DUST DEVIL: THE FINAL CUT of 1993 is the only version which shows any coherency. An extensive cut was screened for only a week in Britain due to the financial problems of Palace Pictures, and a similar release was put out by American distributor Miramax, who had pressured Stanley to make it "more like THE SILENCE OF THE LAMBS." Initial audiences were bemused, particularly by a final act where most of the editing had occurred. Yet whatever version, the 'Dust Devil' is too abstract to form any new, lasting horror mythos ("there is no good or evil, only spirit and matter. Only movement toward the light - and away from it").

A metaphysical stylist, Richard Stanley is never too far away from supernatural ancient rites.

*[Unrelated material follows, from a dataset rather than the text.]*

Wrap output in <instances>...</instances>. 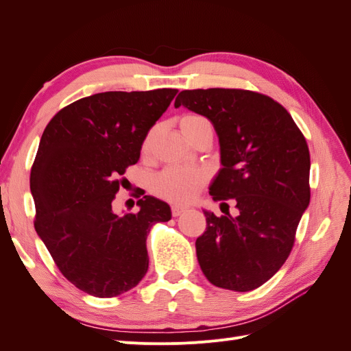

Stanley himself is a fascinating individual. Raised by a mother who he claims was a witch, the writer and director is fittingly descended from famous journalist and explorer of Africa Sir Henry Morton Stanley. After moving to London in 1987, Stanley directed music videos for the likes of Fields of the Nephilim and Public Image Limited, and it was while he was documenting the Soviet-Afghan War that HARDWARE was given the go-ahead. Making a slew of interesting documentaries and short films - including The Secret Glory of SS officer Otto Rahn's search for The Holy Grail - his most infamous claim to fame was being sacked from his own version of H. G. Wells' The Island of Doctor Moreau. Replaced by John Frankenheimer, the true story of this catastrophic New Line production is expertly detailed in David Gregory's amazing LOST SOUL: THE DOOMED JOURNEY OF RICHARD STANLEY'S ISLAND OF DR MOREAU.